To add these, visit the link in my updated original post, there is a guide there on how to put sigs/avatars in your profile. Hope you like it!  :Smile: 

-shiny

----------


## Cheesy

Looks really nice Shiny! Good job, keep it up!

----------


## Shinyshoes

> Looks really nice Shiny! Good job, keep it up!


Hehe, Thanks man  :Smile: ! <3

----------


## Zoidberg

You deserve rep

Thanks!

----------


## Shinyshoes

No problem.

----------


## Me0w

The signature is too big.  :Smile: 

Good job tho.

----------


## Shinyshoes

Yeah, but sometimes the thing resizes the image..I had to be safe. Ah well.

----------


## Bob_Magic

hey shiny do u save ur images as PNGs? cause some of the ones above look quite choppy, but other than that good luck with the service!

----------


## Shinyshoes

Nah I save them in jpeg.. or GIF for animated is PNG clearer?

----------


## Shinyshoes

I can probably do one more request today. If you request soon  :Big Grin: .

----------


## CarlosJ

> Nah I save them in jpeg.. or GIF for animated is PNG clearer?
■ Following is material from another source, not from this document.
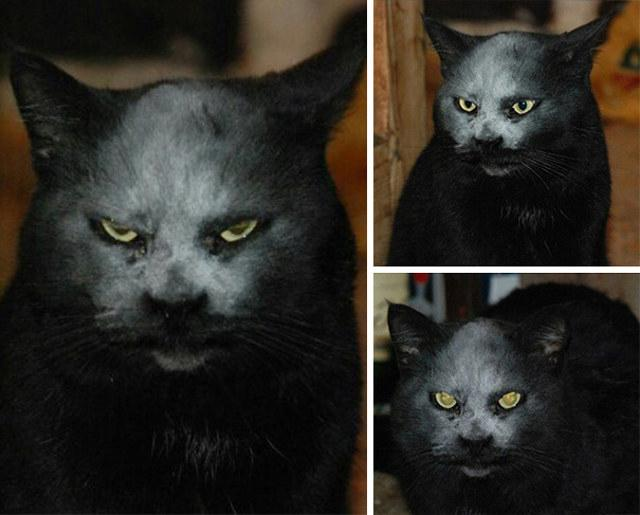 Cat sticks its head in a bag of Flour, looks like demonspawn: http://t.co/tQSXNAZaZ9 http://t.co/a69Fp8g2BO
yeah i think generally it is (also allows transparency in png format)

----------


## Me0w

It's best to save an image in JPG with 10 quality for a good quality and file size. You can't really tell the difference between that and PNG. However, if you're for some reason using MSPaint you should always save as PNG and never as JPG because the JPG quality is horrible.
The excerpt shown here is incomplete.